* Directive *
Could you rewrite the lines below as a JSON list of strings, one string per line, with blank lines left out?

* Entries *

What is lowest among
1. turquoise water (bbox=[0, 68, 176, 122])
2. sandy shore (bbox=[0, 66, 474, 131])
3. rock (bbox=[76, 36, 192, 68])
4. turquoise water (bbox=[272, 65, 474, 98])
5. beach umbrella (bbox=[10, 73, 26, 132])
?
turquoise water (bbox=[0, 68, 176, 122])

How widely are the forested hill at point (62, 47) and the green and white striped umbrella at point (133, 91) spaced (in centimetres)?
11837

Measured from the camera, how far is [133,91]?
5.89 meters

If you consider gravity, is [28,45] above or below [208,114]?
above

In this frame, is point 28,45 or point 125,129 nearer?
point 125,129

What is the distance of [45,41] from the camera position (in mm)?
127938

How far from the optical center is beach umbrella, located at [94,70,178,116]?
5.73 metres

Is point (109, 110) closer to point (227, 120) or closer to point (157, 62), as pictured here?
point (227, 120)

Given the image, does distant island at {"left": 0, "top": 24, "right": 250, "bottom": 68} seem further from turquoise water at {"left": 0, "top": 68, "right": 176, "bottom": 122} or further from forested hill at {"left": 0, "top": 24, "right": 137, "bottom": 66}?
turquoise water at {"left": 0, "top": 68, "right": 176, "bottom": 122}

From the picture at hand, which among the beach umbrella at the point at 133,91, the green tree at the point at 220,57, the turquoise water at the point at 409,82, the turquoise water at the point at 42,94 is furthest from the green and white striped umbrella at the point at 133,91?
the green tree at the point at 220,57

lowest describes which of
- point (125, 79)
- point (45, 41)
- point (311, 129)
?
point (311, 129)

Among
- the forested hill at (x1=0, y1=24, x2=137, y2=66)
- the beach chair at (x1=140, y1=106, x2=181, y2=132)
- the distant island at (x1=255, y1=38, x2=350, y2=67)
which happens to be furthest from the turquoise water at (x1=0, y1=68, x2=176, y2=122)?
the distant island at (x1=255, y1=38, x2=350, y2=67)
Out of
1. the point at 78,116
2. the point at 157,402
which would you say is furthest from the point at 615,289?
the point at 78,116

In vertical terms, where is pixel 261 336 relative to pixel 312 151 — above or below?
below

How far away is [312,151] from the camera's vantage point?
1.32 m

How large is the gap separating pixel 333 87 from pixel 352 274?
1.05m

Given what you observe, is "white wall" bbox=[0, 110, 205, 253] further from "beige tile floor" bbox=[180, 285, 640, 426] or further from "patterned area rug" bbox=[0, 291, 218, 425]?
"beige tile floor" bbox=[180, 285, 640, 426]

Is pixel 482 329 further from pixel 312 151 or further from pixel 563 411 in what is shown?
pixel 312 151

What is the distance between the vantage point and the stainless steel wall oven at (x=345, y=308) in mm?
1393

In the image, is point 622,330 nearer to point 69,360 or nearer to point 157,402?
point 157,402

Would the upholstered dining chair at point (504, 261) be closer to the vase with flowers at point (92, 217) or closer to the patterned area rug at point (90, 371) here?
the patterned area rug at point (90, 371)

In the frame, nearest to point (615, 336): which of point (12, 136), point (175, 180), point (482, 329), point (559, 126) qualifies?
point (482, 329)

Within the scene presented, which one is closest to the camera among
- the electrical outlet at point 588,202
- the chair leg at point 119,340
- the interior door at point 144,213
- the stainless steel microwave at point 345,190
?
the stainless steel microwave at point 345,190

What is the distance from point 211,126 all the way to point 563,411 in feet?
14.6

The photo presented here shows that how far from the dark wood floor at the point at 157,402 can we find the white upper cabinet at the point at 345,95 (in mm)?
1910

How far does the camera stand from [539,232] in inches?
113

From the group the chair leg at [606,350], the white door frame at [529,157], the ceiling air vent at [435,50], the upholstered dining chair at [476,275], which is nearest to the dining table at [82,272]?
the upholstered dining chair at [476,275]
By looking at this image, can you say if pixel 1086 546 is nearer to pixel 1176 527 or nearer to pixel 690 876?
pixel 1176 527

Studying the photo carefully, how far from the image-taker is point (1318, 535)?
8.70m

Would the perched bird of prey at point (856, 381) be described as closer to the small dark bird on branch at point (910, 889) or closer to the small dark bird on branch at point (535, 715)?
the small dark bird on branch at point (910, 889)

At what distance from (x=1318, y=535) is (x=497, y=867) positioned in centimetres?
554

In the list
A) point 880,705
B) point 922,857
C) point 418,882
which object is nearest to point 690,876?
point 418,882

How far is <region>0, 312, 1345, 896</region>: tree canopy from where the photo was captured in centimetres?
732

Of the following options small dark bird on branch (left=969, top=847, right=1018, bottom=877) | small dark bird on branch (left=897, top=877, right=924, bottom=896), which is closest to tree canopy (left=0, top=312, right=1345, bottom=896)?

* Written response *
[
  "What is lowest among",
  "1. turquoise water (bbox=[0, 68, 176, 122])",
  "2. sandy shore (bbox=[0, 66, 474, 131])",
  "3. rock (bbox=[76, 36, 192, 68])",
  "4. turquoise water (bbox=[272, 65, 474, 98])",
  "5. beach umbrella (bbox=[10, 73, 26, 132])",
  "?",
  "turquoise water (bbox=[0, 68, 176, 122])",
  "How widely are the forested hill at point (62, 47) and the green and white striped umbrella at point (133, 91) spaced (in centimetres)?",
  "11837",
  "Measured from the camera, how far is [133,91]?",
  "5.89 meters",
  "If you consider gravity, is [28,45] above or below [208,114]?",
  "above",
  "In this frame, is point 28,45 or point 125,129 nearer?",
  "point 125,129",
  "What is the distance of [45,41] from the camera position (in mm)?",
  "127938",
  "How far from the optical center is beach umbrella, located at [94,70,178,116]?",
  "5.73 metres",
  "Is point (109, 110) closer to point (227, 120) or closer to point (157, 62), as pictured here?",
  "point (227, 120)",
  "Given the image, does distant island at {\"left\": 0, \"top\": 24, \"right\": 250, \"bottom\": 68} seem further from turquoise water at {\"left\": 0, \"top\": 68, \"right\": 176, \"bottom\": 122} or further from forested hill at {\"left\": 0, \"top\": 24, \"right\": 137, \"bottom\": 66}?",
  "turquoise water at {\"left\": 0, \"top\": 68, \"right\": 176, \"bottom\": 122}",
  "From the picture at hand, which among the beach umbrella at the point at 133,91, the green tree at the point at 220,57, the turquoise water at the point at 409,82, the turquoise water at the point at 42,94 is furthest from the green and white striped umbrella at the point at 133,91?",
  "the green tree at the point at 220,57",
  "lowest describes which of",
  "- point (125, 79)",
  "- point (45, 41)",
  "- point (311, 129)",
  "?",
  "point (311, 129)",
  "Among",
  "- the forested hill at (x1=0, y1=24, x2=137, y2=66)",
  "- the beach chair at (x1=140, y1=106, x2=181, y2=132)",
  "- the distant island at (x1=255, y1=38, x2=350, y2=67)",
  "which happens to be furthest from the turquoise water at (x1=0, y1=68, x2=176, y2=122)?",
  "the distant island at (x1=255, y1=38, x2=350, y2=67)",
  "Out of",
  "1. the point at 78,116",
  "2. the point at 157,402",
  "which would you say is furthest from the point at 615,289?",
  "the point at 78,116",
  "In vertical terms, where is pixel 261 336 relative to pixel 312 151 — above or below?",
  "below",
  "How far away is [312,151] from the camera's vantage point?",
  "1.32 m",
  "How large is the gap separating pixel 333 87 from pixel 352 274?",
  "1.05m",
  "Given what you observe, is \"white wall\" bbox=[0, 110, 205, 253] further from \"beige tile floor\" bbox=[180, 285, 640, 426] or further from \"patterned area rug\" bbox=[0, 291, 218, 425]?",
  "\"beige tile floor\" bbox=[180, 285, 640, 426]",
  "Is pixel 482 329 further from pixel 312 151 or further from pixel 563 411 in what is shown?",
  "pixel 312 151",
  "What is the distance between the vantage point and the stainless steel wall oven at (x=345, y=308) in mm?",
  "1393",
  "In the image, is point 622,330 nearer to point 69,360 or nearer to point 157,402?",
  "point 157,402",
  "Would the upholstered dining chair at point (504, 261) be closer to the vase with flowers at point (92, 217) or closer to the patterned area rug at point (90, 371) here?",
  "the patterned area rug at point (90, 371)",
  "In the frame, nearest to point (615, 336): which of point (12, 136), point (175, 180), point (482, 329), point (559, 126) qualifies?",
  "point (482, 329)",
  "Within the scene presented, which one is closest to the camera among",
  "- the electrical outlet at point 588,202",
  "- the chair leg at point 119,340",
  "- the interior door at point 144,213",
  "- the stainless steel microwave at point 345,190",
  "?",
  "the stainless steel microwave at point 345,190",
  "What is the distance from point 211,126 all the way to point 563,411 in feet?",
  "14.6",
  "The photo presented here shows that how far from the dark wood floor at the point at 157,402 can we find the white upper cabinet at the point at 345,95 (in mm)?",
  "1910",
  "How far does the camera stand from [539,232] in inches?",
  "113",
  "From the group the chair leg at [606,350], the white door frame at [529,157], the ceiling air vent at [435,50], the upholstered dining chair at [476,275], which is nearest to the dining table at [82,272]?",
  "the upholstered dining chair at [476,275]",
  "By looking at this image, can you say if pixel 1086 546 is nearer to pixel 1176 527 or nearer to pixel 690 876?",
  "pixel 1176 527",
  "Studying the photo carefully, how far from the image-taker is point (1318, 535)?",
  "8.70m",
  "Would the perched bird of prey at point (856, 381) be described as closer to the small dark bird on branch at point (910, 889) or closer to the small dark bird on branch at point (535, 715)?",
  "the small dark bird on branch at point (910, 889)",
  "At what distance from (x=1318, y=535) is (x=497, y=867) positioned in centimetres?",
  "554",
  "In the list",
  "A) point 880,705",
  "B) point 922,857",
  "C) point 418,882",
  "which object is nearest to point 690,876?",
  "point 418,882",
  "How far is <region>0, 312, 1345, 896</region>: tree canopy from where the photo was captured in centimetres?",
  "732",
  "Of the following options small dark bird on branch (left=969, top=847, right=1018, bottom=877) | small dark bird on branch (left=897, top=877, right=924, bottom=896), which is closest to tree canopy (left=0, top=312, right=1345, bottom=896)?"
]